I’ll respond re: planning in the thread with Daniel.

(Note that my numbers re: short-horizon systems + 12 OOMs being enough, and for +12 OOMs in general, changed since an earlier version you read, to 35% and 65% respectively.)

Thanks for these comments.

that suggests that CrystalNights would work, provided we start from something about as smart as a chimp. And arguably OmegaStar would be about as smart as a chimp - it would very likely appear much smarter to people talking with it, at least.

"starting with something as smart as a chimp" seems to me like where a huge amount of the work is being done, and if Omega-star --> Chimp-level intelligence, it seems a lot less likely we'd need to resort to re-running evolution-type stuff. I also don't think "likely to appear smarter than a chimp to people talking with it" is a good test, given that e.g. GPT-3 (2?) would plausibly pass, and chimps can't talk. 

"Do you not have upwards of 75% credence that the GPT scaling trends will continue for the next four OOMs at least? If you don't, that is indeed a big double crux." -- Would want to talk about the trends in question (and the OOMs -- I assume you mean training FLOP OOMs, rather than params?). I do think various benchmarks are looking good, but consider e.g. the recent Gopher paper

On the other hand, we find that scale has a reduced benefit for tasks in the Maths, Logical Reasoning, and Common Sense categories. Smaller models often perform better across these categories than larger models. In the cases that they don’t, larger models often don’t result in a performance increase. Our results suggest that for certain flavours of mathematical or logical reasoning tasks, it is unlikely that scale alone will lead to performance breakthroughs. In some cases Gopher has a lower performance than smaller models– examples of which include Abstract Algebra and Temporal Sequences from BIG-bench, and High School Mathematics from MMLU.

(Though in this particular case, re: math and logical reasoning, there are also other relevant results to consider, e.g. this and this.) 

It seems like "how likely is it that continuation of GPT scaling trends on X-benchmarks would result in APS-systems" is probably a more important crux, though?

Re: your premise 2, I had (wrongly, and too quickly) read this as claiming "if you have X% on +12 OOMs, you should have at least 1/2*X% on +6 OOMs," and log-uniformity was what jumped to mind as what might justify that claim.
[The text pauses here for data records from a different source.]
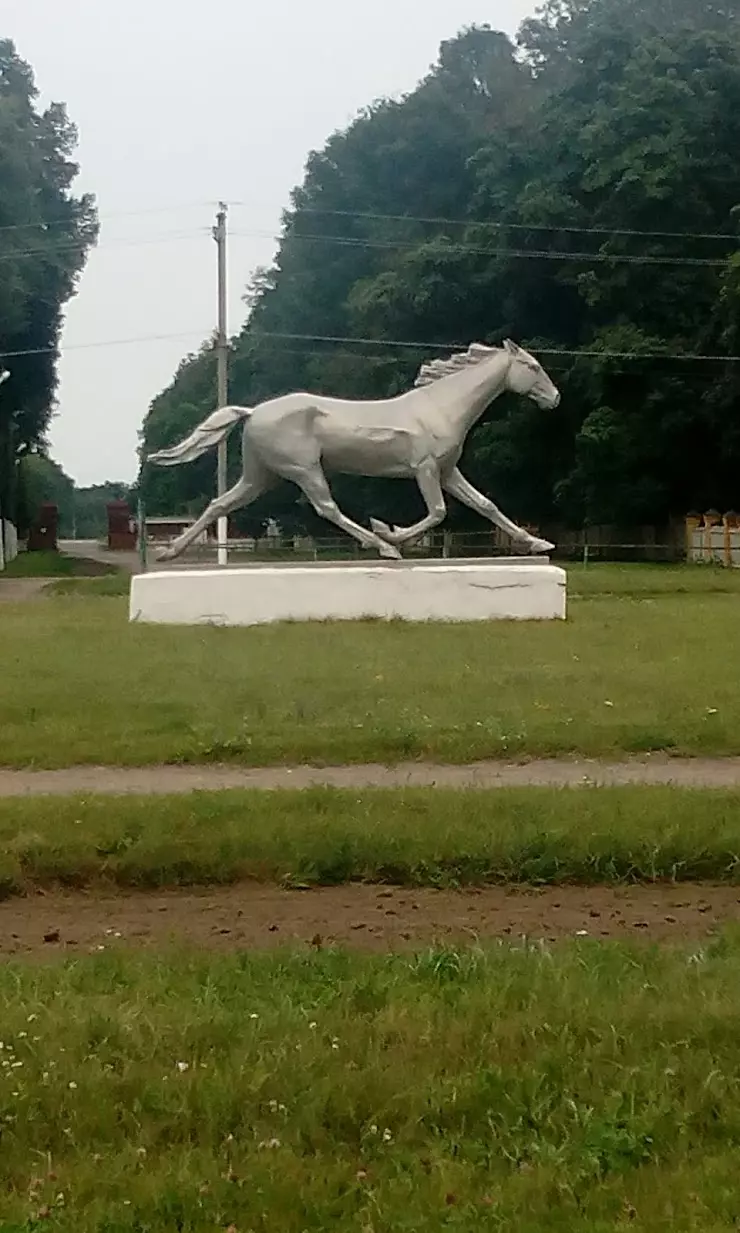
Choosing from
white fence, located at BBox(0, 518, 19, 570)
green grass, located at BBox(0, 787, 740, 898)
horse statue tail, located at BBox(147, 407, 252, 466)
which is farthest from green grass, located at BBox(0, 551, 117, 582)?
green grass, located at BBox(0, 787, 740, 898)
I have a clearer sense of what you were getting at now, and I accept something in the vicinity if you say 80% on +12 OOMs (will edit accordingly). My +12 number is lower, though, which makes it easier to have a flatter distribution that puts more than half of the +12 OOM credence above +6. 

The difference between 20% and 50% on APS-AI by 2030 seems like it could well be decision-relevant to me (and important, too, if you think that risk is a lot higher in short-timelines worlds).